- SUPPLIED PASSAGE
- Opening Delimiter -

Lavandula ‘Grappenhall’ – lavender

Botanical name: Lavandula x intermedia ‘Grappenhall’
Common names: Lavandin (English hybrid) lavender
Family: Lamiaceae (mint family)
Plant type: Evergreen aromatic sub-shrub
Habit: Compact to bushy, mound-forming
Pot size: 1 litre pot
Eventual size: Approx. 75–90cm tall × 90cm spread
Foliage: Narrow, aromatic silver-grey to grey-green leaves; evergreen
Flowers: Long spikes of pale purple-blue flowers on tall stems, mid to late summer (July–August)
Scent: Strongly aromatic foliage and flowers
Aspect / light: Full sun
Soil: Sharply drained; poor to average; tolerates lime; dislikes wet; any pH
Hardiness: RHS H5 (hardy, to about −15°C); USDA zones 6–9
Exposure: Open, hot, dry, sunny
Native range: Garden form; the genus is native to the Mediterranean
Toxicity / pet & child safety: Generally considered non-toxic to people and pets

Lavandula ‘Grappenhall’ is a large, vigorous lavandin lavender with long stems of pale purple-blue flowers and highly aromatic grey-green foliage. Superb as a big, fragrant specimen or informal hedge.

GardenAdvice notes

A classic evergreen aromatic sub-shrub, lavender is loved for its fragrant silver foliage and its fragrant summer flower spikes, which hum with bees. Lavandin (English hybrid) lavender is prized for its scent, its drought tolerance and its beautiful silvery presence, and is a mainstay of sunny borders, edging, low hedging and Mediterranean-style plantings.

Growing & planting

Plant in spring in sharply drained, poor to average soil in full sun — lavender demands sun and good drainage, and dislikes rich, wet, heavy ground, which shortens its life. It tolerates lime and drought. Ideal for edging, low hedges, gravel and sunny borders. Improve heavy soil with grit. Space appropriately for its size.

Care & maintenance

The key task is annual pruning: after flowering (or in early spring), trim the plant back into a neat mound, cutting back the flower stems and about 2–3cm of the current year’s leafy growth — but never cut back into the old, bare, woody stems, as lavender will not reshoot from bare wood. This yearly trim is what keeps plants compact, bushy and long-lived rather than woody and sprawling. It is drought-tolerant once established.

Propagation

  • Cuttings: Take semi-ripe cuttings in summer, which root readily.

Pests & diseases

Generally trouble-free in a sunny, well-drained spot. Its main enemy is wet, heavy soil, which causes rot and short life. Rosemary beetle and froghoppers (‘cuckoo spit’) may occasionally appear. Old, unpruned plants go woody and bare at the base.

Uses in the garden

Superb for edging paths and borders, low fragrant hedging, gravel and Mediterranean-style gardens, sunny borders and containers, and for cutting and drying; wonderful lining a path where you brush past the scent.

Wildlife value

Lavender is one of the very best plants for pollinators: the fragrant flower spikes are hugely attractive to bees, butterflies and other beneficial insects throughout summer.

Toxicity & safety

Lavender is generally regarded as non-toxic to people and pets.

GardenAdvice tip

‘Grappenhall’ is one of the larger, more vigorous lavenders, so give it room — it makes a big, billowing, richly fragrant mound rather than a neat little edging plant. Like all lavenders, the secret to keeping it good for years is that annual after-flowering trim into a tidy dome, always stopping short of the bare old wood, which won’t reshoot.

- Closing Delimiter -

- DATA UNDER STUDY
- Opening Delimiter -

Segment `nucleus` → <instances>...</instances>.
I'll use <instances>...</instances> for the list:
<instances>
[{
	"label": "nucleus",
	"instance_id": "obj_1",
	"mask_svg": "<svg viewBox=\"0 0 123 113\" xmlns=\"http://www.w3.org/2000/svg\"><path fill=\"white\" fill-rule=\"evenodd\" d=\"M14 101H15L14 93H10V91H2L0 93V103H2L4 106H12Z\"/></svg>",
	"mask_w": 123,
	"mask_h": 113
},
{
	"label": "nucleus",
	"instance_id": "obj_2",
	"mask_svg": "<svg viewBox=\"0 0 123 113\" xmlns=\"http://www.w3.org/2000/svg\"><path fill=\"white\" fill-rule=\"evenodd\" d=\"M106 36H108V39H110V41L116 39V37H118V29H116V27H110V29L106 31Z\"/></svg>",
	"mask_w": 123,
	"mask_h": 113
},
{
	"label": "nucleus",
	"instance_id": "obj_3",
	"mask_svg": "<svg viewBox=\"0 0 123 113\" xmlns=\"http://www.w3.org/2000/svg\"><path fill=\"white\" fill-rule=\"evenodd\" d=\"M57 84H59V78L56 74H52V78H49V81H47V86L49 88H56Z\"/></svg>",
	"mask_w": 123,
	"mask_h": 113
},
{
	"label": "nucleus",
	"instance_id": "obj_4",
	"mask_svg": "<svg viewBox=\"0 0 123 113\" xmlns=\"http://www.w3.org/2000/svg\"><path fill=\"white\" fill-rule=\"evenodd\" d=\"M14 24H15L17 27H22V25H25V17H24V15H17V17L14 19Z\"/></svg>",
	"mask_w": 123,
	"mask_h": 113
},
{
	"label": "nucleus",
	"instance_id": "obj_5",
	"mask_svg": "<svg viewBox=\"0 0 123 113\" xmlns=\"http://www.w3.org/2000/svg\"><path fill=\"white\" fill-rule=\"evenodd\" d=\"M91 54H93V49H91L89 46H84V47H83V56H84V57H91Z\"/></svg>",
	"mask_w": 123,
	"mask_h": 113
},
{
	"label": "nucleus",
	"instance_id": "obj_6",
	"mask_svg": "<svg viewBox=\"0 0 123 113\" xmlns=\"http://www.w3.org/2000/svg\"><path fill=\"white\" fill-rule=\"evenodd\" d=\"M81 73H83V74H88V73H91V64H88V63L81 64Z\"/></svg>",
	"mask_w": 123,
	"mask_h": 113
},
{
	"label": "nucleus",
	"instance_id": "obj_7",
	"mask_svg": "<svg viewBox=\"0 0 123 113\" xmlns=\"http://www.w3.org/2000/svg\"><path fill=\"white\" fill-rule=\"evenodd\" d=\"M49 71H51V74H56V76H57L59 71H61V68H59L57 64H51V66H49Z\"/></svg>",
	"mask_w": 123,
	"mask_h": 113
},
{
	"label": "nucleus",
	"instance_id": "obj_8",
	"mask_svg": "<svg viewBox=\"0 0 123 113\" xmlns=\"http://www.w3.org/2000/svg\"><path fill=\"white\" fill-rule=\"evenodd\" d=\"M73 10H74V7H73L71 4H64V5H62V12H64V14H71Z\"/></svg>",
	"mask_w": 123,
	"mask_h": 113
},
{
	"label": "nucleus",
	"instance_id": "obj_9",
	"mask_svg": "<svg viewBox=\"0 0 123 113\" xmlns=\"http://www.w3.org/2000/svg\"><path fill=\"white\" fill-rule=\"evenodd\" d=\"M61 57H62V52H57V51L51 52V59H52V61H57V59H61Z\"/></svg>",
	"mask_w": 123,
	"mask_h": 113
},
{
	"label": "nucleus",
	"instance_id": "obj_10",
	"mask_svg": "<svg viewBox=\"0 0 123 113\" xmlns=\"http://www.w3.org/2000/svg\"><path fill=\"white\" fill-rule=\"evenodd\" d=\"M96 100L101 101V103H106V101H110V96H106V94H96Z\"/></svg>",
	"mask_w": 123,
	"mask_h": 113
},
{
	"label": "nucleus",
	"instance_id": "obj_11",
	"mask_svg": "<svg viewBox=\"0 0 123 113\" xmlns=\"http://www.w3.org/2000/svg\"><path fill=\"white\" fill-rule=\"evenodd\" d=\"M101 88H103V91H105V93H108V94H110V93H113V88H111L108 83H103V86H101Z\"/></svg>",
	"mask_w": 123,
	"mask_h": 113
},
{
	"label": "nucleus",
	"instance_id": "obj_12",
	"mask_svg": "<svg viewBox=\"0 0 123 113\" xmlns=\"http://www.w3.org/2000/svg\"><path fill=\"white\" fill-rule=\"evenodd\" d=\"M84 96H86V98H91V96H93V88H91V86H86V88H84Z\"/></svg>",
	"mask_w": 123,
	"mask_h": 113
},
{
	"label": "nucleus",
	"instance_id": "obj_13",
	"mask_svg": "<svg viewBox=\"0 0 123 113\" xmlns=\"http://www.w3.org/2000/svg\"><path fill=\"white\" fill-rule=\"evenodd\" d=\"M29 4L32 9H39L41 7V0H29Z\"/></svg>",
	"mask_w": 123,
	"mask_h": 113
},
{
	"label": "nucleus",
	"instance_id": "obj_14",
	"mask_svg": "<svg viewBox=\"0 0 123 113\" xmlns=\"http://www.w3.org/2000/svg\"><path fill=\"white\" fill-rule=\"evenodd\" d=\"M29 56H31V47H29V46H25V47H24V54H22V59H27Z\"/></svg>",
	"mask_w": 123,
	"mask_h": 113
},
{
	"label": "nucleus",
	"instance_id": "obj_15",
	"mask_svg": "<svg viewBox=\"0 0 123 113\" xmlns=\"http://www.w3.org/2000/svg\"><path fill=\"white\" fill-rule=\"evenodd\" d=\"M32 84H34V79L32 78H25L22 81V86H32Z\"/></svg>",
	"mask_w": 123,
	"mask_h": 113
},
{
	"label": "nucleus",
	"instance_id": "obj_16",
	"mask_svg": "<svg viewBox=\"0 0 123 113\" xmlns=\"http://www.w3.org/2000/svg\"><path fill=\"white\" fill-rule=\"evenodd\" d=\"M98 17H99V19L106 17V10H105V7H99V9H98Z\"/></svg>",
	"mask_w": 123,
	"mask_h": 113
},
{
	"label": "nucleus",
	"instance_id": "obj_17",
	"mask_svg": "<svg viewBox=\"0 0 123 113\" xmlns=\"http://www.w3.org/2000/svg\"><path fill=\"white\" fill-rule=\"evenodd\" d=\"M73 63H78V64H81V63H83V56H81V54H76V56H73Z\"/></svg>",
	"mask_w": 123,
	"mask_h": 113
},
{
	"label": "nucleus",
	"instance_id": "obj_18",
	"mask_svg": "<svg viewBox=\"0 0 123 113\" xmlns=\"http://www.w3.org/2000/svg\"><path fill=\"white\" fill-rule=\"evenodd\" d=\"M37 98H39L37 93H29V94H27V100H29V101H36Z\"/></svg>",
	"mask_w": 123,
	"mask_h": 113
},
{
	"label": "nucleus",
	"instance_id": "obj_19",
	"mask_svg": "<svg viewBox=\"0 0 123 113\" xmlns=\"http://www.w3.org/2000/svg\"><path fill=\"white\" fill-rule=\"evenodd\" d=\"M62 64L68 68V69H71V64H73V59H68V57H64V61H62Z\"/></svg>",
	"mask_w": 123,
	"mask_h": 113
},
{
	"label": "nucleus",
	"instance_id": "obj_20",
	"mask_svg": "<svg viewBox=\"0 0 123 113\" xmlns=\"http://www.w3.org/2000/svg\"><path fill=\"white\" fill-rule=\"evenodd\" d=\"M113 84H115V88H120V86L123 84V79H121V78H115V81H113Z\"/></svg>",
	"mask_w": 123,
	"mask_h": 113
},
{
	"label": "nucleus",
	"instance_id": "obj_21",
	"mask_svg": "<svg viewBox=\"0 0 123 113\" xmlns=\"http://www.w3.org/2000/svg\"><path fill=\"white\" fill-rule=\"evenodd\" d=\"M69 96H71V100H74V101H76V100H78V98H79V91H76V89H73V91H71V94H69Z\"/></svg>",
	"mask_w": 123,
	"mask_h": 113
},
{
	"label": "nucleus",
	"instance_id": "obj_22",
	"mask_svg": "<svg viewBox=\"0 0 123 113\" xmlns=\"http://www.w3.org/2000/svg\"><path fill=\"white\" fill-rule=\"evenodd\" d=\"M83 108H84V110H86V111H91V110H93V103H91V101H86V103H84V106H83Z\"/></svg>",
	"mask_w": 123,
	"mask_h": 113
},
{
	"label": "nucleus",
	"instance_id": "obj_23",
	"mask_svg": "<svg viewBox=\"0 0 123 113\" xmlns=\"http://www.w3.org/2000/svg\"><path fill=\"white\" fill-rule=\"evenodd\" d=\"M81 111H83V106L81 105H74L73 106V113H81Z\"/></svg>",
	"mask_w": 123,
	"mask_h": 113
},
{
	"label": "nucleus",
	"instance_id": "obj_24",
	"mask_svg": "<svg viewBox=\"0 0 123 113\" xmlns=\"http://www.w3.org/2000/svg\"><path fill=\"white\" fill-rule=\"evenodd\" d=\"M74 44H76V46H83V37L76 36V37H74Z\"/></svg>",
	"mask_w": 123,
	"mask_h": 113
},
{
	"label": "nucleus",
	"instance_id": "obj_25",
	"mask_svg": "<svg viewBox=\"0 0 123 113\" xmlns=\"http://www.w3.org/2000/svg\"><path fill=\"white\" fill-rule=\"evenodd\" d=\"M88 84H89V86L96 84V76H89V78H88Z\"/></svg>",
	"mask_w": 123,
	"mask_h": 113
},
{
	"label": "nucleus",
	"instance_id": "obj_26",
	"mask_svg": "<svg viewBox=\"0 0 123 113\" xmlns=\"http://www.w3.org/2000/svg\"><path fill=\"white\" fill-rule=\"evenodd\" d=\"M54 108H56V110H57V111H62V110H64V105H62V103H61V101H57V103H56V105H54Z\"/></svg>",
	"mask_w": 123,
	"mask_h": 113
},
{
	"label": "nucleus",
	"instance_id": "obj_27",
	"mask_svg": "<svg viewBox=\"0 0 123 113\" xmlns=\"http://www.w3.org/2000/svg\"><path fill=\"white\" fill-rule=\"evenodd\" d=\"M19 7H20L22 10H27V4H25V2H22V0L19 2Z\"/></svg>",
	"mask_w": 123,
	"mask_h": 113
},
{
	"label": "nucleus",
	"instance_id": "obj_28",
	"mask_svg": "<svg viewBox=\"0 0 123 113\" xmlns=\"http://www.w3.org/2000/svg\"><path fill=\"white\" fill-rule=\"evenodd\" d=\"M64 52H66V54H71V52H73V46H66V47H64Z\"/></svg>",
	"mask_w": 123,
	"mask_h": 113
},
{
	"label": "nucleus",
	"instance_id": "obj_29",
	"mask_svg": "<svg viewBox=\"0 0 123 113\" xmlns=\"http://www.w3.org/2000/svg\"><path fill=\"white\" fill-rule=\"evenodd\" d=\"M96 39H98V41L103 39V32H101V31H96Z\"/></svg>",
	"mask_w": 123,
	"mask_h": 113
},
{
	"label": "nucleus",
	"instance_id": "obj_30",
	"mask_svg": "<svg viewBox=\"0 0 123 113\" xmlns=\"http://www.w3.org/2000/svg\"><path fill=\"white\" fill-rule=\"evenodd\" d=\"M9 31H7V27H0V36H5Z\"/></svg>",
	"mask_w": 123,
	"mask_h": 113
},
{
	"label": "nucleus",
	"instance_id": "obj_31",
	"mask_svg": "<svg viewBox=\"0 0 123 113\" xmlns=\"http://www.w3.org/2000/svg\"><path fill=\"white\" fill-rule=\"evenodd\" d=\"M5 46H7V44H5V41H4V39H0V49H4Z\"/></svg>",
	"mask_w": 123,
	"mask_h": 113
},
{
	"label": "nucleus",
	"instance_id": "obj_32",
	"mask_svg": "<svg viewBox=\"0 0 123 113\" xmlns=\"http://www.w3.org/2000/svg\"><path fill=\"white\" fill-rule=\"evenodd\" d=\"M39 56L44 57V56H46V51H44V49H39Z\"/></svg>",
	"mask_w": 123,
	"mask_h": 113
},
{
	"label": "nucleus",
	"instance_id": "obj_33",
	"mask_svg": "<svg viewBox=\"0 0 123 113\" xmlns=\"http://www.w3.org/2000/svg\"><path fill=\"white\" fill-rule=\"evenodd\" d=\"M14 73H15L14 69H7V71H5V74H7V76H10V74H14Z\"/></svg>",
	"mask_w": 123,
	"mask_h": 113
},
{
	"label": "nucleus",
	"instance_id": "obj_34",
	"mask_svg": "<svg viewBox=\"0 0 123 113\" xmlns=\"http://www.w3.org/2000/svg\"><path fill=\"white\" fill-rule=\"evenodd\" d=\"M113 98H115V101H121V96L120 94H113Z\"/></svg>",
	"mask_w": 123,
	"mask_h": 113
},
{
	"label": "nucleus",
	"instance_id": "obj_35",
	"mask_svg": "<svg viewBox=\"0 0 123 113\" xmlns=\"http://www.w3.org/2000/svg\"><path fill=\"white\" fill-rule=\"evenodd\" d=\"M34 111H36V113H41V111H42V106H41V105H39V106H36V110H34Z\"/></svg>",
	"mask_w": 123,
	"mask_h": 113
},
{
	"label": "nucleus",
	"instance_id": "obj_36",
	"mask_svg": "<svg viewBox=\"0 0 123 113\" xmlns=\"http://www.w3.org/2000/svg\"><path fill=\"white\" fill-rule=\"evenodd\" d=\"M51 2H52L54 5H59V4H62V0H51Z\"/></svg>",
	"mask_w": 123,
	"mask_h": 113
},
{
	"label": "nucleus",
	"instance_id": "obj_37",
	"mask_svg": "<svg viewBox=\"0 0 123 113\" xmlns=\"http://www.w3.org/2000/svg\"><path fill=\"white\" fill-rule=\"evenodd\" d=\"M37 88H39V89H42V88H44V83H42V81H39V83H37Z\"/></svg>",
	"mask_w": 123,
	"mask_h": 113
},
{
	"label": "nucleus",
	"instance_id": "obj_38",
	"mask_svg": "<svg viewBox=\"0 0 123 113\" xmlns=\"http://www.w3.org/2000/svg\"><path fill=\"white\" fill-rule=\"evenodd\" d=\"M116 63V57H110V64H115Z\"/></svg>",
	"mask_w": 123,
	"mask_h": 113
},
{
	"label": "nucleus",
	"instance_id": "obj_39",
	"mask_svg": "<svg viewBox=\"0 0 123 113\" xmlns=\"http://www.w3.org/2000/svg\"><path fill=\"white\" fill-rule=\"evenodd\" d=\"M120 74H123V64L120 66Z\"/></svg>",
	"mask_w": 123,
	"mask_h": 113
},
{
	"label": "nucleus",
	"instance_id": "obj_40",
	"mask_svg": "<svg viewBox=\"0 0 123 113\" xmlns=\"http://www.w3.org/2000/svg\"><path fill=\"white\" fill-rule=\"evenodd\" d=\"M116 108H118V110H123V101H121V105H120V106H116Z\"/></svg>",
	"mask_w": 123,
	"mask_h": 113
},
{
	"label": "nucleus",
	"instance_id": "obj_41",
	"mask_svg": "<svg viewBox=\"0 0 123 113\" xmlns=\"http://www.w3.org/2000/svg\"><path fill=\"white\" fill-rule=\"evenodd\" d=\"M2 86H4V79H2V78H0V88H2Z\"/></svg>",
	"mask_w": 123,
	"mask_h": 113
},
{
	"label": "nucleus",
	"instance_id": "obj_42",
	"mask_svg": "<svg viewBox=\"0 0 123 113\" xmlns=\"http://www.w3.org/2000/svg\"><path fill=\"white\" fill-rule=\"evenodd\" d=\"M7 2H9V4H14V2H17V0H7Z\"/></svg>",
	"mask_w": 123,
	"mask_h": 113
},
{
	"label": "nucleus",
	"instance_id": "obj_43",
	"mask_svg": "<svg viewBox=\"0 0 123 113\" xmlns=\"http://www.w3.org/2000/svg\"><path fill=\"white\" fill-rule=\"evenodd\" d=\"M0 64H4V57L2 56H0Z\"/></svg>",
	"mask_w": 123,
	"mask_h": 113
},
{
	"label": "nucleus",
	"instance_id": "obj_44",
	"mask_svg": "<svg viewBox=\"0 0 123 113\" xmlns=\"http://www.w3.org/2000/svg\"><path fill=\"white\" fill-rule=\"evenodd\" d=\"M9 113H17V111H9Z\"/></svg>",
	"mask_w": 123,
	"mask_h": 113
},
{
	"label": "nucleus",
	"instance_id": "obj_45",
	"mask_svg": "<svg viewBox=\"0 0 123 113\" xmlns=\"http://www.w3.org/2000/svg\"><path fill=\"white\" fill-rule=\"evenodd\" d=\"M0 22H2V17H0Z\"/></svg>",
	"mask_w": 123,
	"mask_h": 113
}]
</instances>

- Closing Delimiter -

- EXERCISE
From the lavender text, copy the stretch from "Plant in spring" through "drought-tolerant once established." word for word. Rely only on the text, not on the data.

- WRITTEN SOLUTION
Plant in spring in sharply drained, poor to average soil in full sun — lavender demands sun and good drainage, and dislikes rich, wet, heavy ground, which shortens its life. It tolerates lime and drought. Ideal for edging, low hedges, gravel and sunny borders. Improve heavy soil with grit. Space appropriately for its size.

Care & maintenance

The key task is annual pruning: after flowering (or in early spring), trim the plant back into a neat mound, cutting back the flower stems and about 2–3cm of the current year’s leafy growth — but never cut back into the old, bare, woody stems, as lavender will not reshoot from bare wood. This yearly trim is what keeps plants compact, bushy and long-lived rather than woody and sprawling. It is drought-tolerant once established.